Como citei pro amigo @*edvandonet* essa fonte nobreak da Volt é uma solução DC>DC. Evita perdas por inversão, escapa dos efeitos indesejáveis da senoidal quadrada (por aproximação) e o ripple de inversores presentes em nobreaks baratos.

----------


## valdineiq

Para equipamentos eletrônicos deve-se usar onda senoidal pura. Para não ter harmônicas e oscilações. Embora um pouco mais caro, não te dar dor de cabeça com problemas.

----------


## Brendon

Eu aqui uso fonte da volt 24v.
Também tenho pops com um controlador de carga ligado a uma fonte dessas de cftv 15a e a bateria.
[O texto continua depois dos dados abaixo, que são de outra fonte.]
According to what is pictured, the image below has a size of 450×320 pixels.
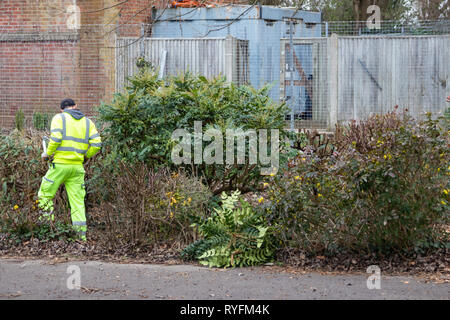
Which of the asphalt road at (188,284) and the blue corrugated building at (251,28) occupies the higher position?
the blue corrugated building at (251,28)

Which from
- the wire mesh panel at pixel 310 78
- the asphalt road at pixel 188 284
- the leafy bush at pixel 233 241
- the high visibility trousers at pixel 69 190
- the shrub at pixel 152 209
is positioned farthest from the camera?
the wire mesh panel at pixel 310 78

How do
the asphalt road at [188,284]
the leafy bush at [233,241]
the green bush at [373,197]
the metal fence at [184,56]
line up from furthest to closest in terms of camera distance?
the metal fence at [184,56] → the leafy bush at [233,241] → the green bush at [373,197] → the asphalt road at [188,284]

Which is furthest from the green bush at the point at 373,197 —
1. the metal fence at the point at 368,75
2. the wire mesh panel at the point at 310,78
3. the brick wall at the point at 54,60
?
the brick wall at the point at 54,60

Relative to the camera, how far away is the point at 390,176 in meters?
5.93

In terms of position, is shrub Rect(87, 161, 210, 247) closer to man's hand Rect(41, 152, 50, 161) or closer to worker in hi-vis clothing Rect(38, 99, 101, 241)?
worker in hi-vis clothing Rect(38, 99, 101, 241)

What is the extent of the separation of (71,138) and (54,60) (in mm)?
7419

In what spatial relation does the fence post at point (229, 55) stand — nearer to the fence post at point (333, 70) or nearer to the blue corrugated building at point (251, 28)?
the blue corrugated building at point (251, 28)

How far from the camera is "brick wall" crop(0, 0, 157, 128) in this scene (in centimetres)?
1447

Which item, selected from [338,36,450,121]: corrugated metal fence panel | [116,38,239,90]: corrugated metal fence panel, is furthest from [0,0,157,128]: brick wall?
[338,36,450,121]: corrugated metal fence panel

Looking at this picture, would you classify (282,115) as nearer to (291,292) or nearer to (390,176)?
(390,176)

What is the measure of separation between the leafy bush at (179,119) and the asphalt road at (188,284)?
1.61m

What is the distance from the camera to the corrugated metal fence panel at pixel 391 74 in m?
14.0

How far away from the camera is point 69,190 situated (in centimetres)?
800

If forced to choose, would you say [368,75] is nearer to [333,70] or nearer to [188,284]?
[333,70]
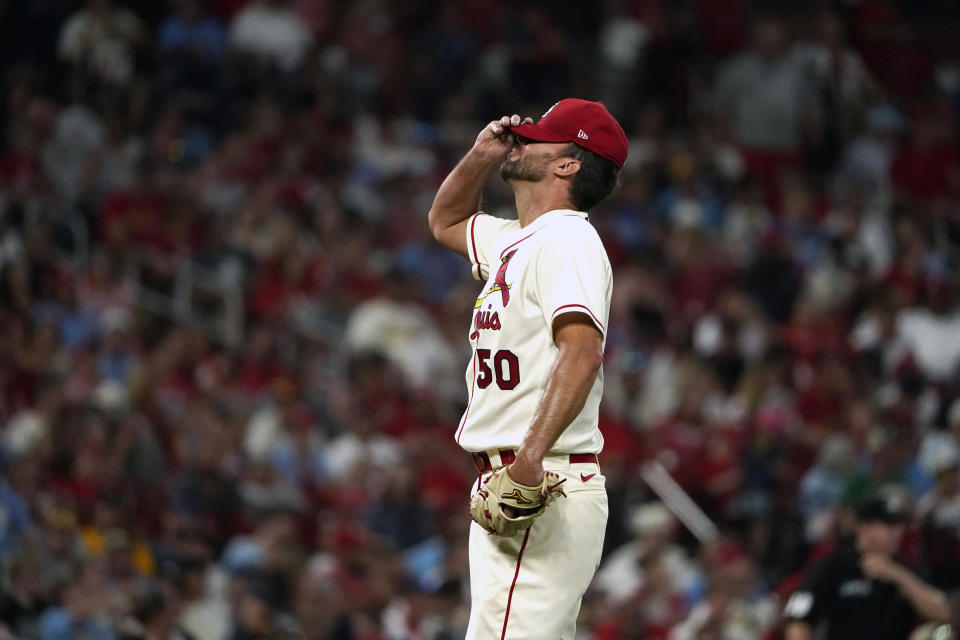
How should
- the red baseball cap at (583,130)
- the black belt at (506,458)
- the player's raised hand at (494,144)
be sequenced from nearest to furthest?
the black belt at (506,458)
the red baseball cap at (583,130)
the player's raised hand at (494,144)

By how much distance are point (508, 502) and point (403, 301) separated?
811cm

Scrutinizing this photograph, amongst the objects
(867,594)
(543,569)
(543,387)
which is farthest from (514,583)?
(867,594)

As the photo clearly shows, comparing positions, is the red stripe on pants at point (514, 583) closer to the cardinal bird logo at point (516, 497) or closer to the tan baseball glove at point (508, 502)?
the tan baseball glove at point (508, 502)

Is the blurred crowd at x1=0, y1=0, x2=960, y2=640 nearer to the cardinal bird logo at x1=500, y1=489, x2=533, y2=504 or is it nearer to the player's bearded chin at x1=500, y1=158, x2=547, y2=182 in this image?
the player's bearded chin at x1=500, y1=158, x2=547, y2=182

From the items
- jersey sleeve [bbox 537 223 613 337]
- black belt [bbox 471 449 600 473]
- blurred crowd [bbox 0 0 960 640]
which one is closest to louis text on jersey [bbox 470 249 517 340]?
jersey sleeve [bbox 537 223 613 337]

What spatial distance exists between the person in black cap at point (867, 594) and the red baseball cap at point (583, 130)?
111 inches

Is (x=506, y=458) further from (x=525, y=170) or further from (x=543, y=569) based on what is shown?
(x=525, y=170)

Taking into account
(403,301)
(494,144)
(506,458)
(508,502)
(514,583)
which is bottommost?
(514,583)

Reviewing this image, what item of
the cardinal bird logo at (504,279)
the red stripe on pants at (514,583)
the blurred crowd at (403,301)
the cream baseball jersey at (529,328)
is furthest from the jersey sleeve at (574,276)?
the blurred crowd at (403,301)

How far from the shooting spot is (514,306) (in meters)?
4.04

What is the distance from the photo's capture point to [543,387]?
3990 mm

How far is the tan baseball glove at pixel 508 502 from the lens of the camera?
3744 mm

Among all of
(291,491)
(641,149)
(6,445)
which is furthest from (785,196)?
(6,445)

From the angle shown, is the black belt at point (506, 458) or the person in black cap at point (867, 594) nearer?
the black belt at point (506, 458)
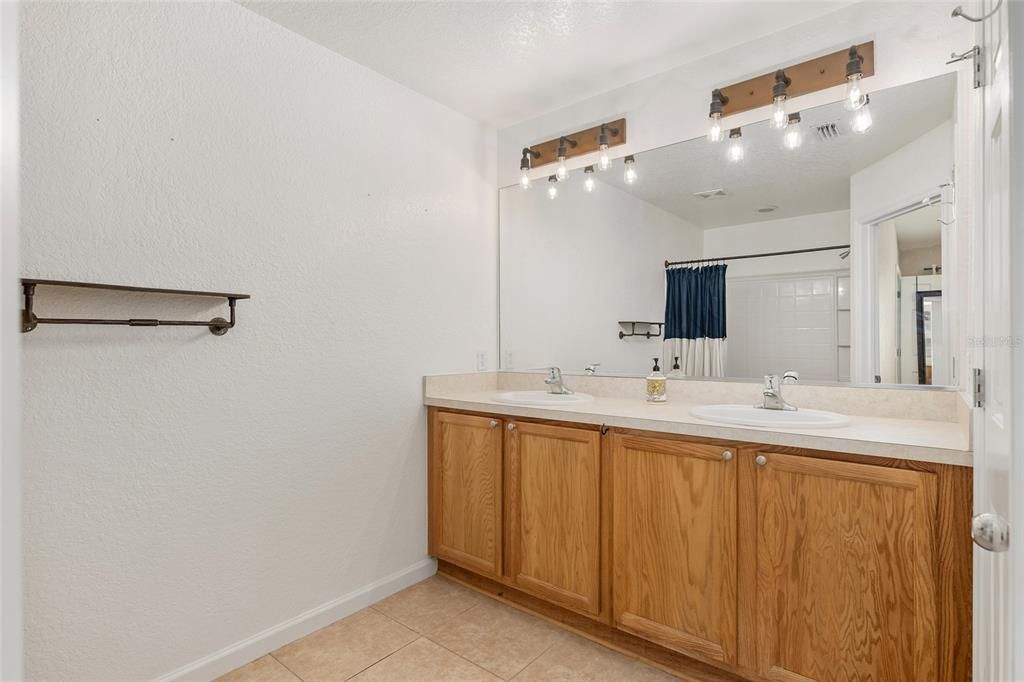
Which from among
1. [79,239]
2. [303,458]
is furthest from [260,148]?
[303,458]

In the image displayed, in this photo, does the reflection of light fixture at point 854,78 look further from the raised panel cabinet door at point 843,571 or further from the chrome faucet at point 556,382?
the chrome faucet at point 556,382

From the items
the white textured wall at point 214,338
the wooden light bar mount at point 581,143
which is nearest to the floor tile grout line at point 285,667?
the white textured wall at point 214,338

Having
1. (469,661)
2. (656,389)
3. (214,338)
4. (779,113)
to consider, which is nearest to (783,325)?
(656,389)

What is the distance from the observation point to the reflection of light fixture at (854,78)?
183 cm

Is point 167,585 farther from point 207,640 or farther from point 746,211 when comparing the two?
point 746,211

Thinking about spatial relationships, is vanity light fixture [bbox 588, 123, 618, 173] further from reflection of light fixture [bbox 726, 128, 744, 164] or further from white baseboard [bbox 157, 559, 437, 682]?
white baseboard [bbox 157, 559, 437, 682]

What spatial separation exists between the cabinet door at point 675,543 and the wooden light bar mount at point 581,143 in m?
1.48

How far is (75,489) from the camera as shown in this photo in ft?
5.16

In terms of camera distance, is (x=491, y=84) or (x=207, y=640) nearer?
(x=207, y=640)

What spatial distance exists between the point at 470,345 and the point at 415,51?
1.42 metres

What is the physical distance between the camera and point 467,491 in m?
2.47

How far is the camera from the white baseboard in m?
1.83

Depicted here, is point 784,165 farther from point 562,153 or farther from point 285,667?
point 285,667

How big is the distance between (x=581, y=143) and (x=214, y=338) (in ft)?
6.25
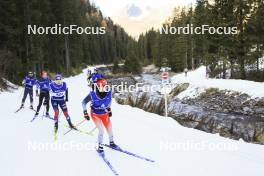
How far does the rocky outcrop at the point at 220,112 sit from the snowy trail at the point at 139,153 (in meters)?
4.25

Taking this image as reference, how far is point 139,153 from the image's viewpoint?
9203 millimetres

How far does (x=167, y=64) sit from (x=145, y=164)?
67286mm

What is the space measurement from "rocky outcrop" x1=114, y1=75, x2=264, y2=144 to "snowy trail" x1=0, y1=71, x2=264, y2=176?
4.25 metres

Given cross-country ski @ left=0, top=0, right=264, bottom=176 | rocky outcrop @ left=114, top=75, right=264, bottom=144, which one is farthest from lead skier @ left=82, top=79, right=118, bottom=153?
rocky outcrop @ left=114, top=75, right=264, bottom=144

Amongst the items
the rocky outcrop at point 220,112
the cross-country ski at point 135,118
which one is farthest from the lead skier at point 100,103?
the rocky outcrop at point 220,112

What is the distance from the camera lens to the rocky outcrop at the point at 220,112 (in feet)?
50.6

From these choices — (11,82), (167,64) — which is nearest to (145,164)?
(11,82)

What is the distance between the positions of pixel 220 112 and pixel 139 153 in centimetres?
1107

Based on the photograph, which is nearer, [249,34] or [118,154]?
[118,154]

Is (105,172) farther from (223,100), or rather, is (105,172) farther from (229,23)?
(229,23)

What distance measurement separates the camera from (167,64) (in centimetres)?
7462

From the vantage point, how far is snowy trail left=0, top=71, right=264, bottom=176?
777 cm

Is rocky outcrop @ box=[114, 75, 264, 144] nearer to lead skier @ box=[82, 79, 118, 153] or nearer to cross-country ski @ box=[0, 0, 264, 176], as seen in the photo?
cross-country ski @ box=[0, 0, 264, 176]

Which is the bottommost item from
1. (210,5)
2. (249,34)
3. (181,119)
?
(181,119)
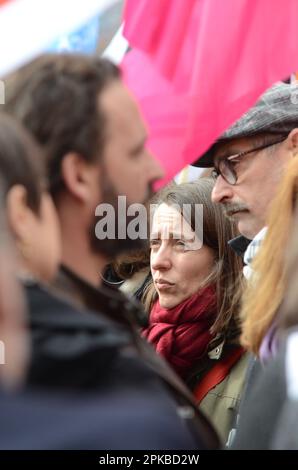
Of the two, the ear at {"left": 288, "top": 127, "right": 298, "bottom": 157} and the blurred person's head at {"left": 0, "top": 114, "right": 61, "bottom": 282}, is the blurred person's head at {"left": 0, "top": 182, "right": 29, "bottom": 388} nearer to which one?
the blurred person's head at {"left": 0, "top": 114, "right": 61, "bottom": 282}

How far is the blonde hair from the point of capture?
2.34 meters

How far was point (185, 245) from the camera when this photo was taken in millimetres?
3441

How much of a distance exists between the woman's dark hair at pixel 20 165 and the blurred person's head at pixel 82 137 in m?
0.23

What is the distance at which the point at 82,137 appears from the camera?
1.90 m

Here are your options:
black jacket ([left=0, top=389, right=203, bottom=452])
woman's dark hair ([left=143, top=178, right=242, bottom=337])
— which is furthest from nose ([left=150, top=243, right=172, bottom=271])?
black jacket ([left=0, top=389, right=203, bottom=452])

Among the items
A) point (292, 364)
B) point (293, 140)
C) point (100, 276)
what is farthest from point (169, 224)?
point (292, 364)

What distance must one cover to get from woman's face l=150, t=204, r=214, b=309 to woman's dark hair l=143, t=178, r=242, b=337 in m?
0.03

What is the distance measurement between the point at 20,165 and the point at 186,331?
74.0 inches

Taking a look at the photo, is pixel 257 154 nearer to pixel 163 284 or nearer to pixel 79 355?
pixel 163 284

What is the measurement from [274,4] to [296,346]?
1.34m

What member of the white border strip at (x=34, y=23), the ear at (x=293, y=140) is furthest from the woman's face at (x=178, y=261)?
the white border strip at (x=34, y=23)

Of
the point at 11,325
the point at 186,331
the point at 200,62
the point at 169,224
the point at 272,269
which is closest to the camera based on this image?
the point at 11,325
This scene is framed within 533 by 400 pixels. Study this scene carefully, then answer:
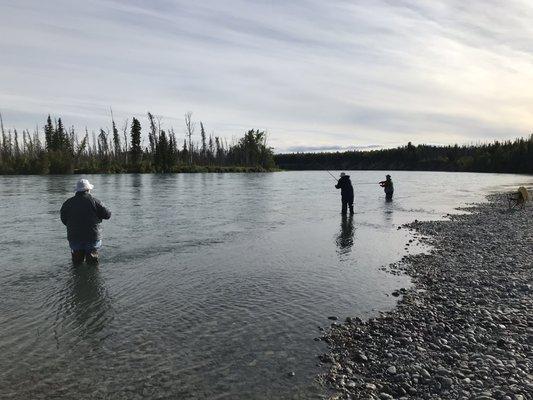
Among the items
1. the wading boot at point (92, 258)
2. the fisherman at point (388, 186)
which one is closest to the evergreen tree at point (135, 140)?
the fisherman at point (388, 186)

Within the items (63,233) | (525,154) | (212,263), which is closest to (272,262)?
(212,263)

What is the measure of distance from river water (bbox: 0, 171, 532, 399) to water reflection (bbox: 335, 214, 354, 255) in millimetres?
79

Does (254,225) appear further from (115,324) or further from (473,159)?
(473,159)

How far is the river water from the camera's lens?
6.15 meters

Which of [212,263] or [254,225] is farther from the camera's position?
[254,225]

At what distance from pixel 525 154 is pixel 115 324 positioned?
159 meters

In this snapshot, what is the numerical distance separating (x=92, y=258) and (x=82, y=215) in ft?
4.70

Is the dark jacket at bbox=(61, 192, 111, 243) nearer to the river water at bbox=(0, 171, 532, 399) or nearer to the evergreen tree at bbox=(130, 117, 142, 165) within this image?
the river water at bbox=(0, 171, 532, 399)

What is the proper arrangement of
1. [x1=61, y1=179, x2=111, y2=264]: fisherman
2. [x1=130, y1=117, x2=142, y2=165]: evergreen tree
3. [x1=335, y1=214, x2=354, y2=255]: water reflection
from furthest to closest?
1. [x1=130, y1=117, x2=142, y2=165]: evergreen tree
2. [x1=335, y1=214, x2=354, y2=255]: water reflection
3. [x1=61, y1=179, x2=111, y2=264]: fisherman

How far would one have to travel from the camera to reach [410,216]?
85.9 ft

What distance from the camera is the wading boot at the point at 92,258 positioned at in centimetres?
1171

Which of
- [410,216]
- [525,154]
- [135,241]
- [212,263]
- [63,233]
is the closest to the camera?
[212,263]

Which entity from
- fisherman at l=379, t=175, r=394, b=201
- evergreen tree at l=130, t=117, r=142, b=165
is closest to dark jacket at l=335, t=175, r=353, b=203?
fisherman at l=379, t=175, r=394, b=201

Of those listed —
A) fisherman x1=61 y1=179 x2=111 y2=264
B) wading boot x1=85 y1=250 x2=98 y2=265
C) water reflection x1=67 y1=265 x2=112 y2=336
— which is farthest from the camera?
wading boot x1=85 y1=250 x2=98 y2=265
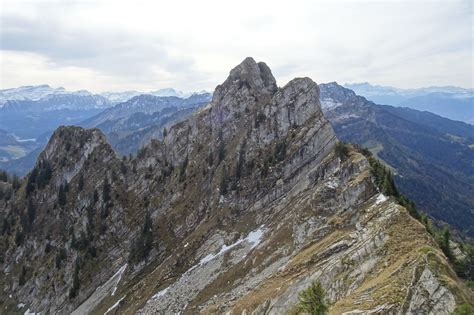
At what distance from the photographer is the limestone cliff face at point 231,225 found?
164 feet

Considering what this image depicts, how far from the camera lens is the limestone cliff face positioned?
164 feet

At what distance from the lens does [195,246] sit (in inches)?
3676

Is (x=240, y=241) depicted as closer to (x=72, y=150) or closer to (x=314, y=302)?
(x=314, y=302)

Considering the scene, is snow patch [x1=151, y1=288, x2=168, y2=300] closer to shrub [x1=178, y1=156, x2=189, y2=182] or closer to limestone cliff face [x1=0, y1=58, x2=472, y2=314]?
limestone cliff face [x1=0, y1=58, x2=472, y2=314]

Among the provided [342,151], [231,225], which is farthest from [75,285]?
[342,151]

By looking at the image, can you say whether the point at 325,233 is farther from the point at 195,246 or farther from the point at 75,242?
the point at 75,242

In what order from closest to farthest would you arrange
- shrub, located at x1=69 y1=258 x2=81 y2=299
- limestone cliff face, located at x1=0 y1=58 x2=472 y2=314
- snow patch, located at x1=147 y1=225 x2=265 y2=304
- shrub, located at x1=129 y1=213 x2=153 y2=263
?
1. limestone cliff face, located at x1=0 y1=58 x2=472 y2=314
2. snow patch, located at x1=147 y1=225 x2=265 y2=304
3. shrub, located at x1=129 y1=213 x2=153 y2=263
4. shrub, located at x1=69 y1=258 x2=81 y2=299

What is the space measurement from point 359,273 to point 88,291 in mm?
80440

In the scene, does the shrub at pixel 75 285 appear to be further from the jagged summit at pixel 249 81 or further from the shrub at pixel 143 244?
the jagged summit at pixel 249 81

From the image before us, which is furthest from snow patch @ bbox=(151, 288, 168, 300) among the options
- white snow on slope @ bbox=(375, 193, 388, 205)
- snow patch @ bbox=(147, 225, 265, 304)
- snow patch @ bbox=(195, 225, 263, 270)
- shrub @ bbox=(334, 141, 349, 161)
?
white snow on slope @ bbox=(375, 193, 388, 205)

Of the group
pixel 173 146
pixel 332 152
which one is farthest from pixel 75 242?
pixel 332 152

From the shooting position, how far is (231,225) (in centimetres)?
9369

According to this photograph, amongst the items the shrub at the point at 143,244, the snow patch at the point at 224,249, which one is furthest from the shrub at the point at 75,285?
the snow patch at the point at 224,249

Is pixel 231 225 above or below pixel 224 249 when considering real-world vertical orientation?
above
Nunca tive problema. So troquei fonte uma vez.

----------


## fhayashi

Aqui usávamos fontes nobreak da volt. Mas com o crescimento dos pops e necessidade de diferentes tipos de equipamento, acabamos mudando para nobreaks comuns com baterias estacionárias adicionais. Para os ubiquiti, usamos as toughswitchs.

----------


## rubem

Pessoal, fonte chaveada tem logo na ENTRADA uma retificação de onda completa, com 4 diodos, e então um capacitor pra filtragem. Ou seja, a PRIMEIRA coisa que qualquer fonte faz é transformar AC em DC. Então PORQUE seria melhor ter AC limpa? Tem gente fugindo das aulas básicas de eletrônica...

Se a AC é uma senoide perfeita, ou é uma onda quadrada, TANTO FAZ, isso vira DC e é filtrado antes de seguir pro circuito eletrônico que faz o chaveamento. Fonte original da UBNT tem filtro LC, qualquer harmônica fica pra trás deles. Não faz NENHUM sentido pagar caro por no break senoidal pra alimentar fonte chaveada hoje em dia!

Fora que ter porcos 80% de rendimento passando da tensão DC das baterias, pra AC em alta tensão (115V, digamos) é bobeira, perde energia de bateria com firula. E na verdade a maioria dos no breaks é *BURRO* pra caramba e quando ligado em 127V ao invés de mandar tudo reto pra saída pra minimizar desperdício faz a pataquada de meter no autotransformador e tirar 115V de um tap, ou seja, passa o tempo todo operando só com 97% de rendimento (Não tem como autotransformador ter zero perdas, usando esse componente de 150 anos isso sempre existirá).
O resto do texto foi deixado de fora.